**AIM OF THE TASK**
Output, word for word, the span of lines that starts at the one containing "genus: Odocoileus" and ends at the last line of the records.

-------- MATERIAL SHOWN --------

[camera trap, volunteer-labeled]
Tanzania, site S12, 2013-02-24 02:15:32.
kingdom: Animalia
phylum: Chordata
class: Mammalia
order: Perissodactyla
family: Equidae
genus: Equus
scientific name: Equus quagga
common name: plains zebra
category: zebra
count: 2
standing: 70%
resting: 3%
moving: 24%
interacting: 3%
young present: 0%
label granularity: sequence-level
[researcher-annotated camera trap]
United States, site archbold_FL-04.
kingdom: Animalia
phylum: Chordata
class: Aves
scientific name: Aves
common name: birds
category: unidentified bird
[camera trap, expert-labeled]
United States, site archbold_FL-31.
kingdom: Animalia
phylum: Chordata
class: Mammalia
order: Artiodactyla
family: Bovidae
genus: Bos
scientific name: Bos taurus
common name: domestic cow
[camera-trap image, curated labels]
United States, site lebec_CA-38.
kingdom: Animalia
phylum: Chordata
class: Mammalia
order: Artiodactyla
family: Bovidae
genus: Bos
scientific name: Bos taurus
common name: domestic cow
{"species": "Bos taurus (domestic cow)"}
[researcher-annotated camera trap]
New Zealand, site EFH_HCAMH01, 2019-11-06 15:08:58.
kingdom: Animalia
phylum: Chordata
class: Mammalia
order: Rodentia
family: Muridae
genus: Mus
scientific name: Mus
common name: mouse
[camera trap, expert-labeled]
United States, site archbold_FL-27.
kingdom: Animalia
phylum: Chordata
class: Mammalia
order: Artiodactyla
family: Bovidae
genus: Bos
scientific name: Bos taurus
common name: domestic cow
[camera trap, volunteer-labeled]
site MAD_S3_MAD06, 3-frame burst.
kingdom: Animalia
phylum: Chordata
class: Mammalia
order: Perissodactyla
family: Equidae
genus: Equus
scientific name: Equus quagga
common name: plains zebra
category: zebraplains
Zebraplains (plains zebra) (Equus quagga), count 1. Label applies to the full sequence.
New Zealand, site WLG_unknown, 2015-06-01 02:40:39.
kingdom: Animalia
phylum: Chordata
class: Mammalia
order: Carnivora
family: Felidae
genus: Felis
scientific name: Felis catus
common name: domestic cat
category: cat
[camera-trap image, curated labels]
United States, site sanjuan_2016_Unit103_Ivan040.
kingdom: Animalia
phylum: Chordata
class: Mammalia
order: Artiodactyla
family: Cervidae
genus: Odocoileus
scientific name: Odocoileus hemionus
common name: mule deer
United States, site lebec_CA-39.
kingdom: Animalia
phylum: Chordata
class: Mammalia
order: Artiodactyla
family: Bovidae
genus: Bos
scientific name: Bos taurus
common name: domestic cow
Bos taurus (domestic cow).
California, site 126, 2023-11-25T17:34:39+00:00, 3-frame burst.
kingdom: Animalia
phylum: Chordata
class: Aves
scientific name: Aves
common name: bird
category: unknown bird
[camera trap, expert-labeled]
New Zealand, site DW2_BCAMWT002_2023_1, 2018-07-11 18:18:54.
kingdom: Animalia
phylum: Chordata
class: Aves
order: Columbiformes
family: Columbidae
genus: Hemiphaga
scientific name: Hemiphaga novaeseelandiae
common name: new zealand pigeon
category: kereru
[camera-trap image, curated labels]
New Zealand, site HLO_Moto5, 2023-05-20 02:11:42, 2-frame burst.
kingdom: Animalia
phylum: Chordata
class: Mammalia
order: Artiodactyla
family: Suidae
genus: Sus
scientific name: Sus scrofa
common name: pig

--------

**ANSWER TO THE PROBLEM**
genus: Odocoileus
scientific name: Odocoileus hemionus
common name: mule deer
United States, site lebec_CA-39.
kingdom: Animalia
phylum: Chordata
class: Mammalia
order: Artiodactyla
family: Bovidae
genus: Bos
scientific name: Bos taurus
common name: domestic cow
Bos taurus (domestic cow).
California, site 126, 2023-11-25T17:34:39+00:00, 3-frame burst.
kingdom: Animalia
phylum: Chordata
class: Aves
scientific name: Aves
common name: bird
category: unknown bird
[camera trap, expert-labeled]
New Zealand, site DW2_BCAMWT002_2023_1, 2018-07-11 18:18:54.
kingdom: Animalia
phylum: Chordata
class: Aves
order: Columbiformes
family: Columbidae
genus: Hemiphaga
scientific name: Hemiphaga novaeseelandiae
common name: new zealand pigeon
category: kereru
[camera-trap image, curated labels]
New Zealand, site HLO_Moto5, 2023-05-20 02:11:42, 2-frame burst.
kingdom: Animalia
phylum: Chordata
class: Mammalia
order: Artiodactyla
family: Suidae
genus: Sus
scientific name: Sus scrofa
common name: pig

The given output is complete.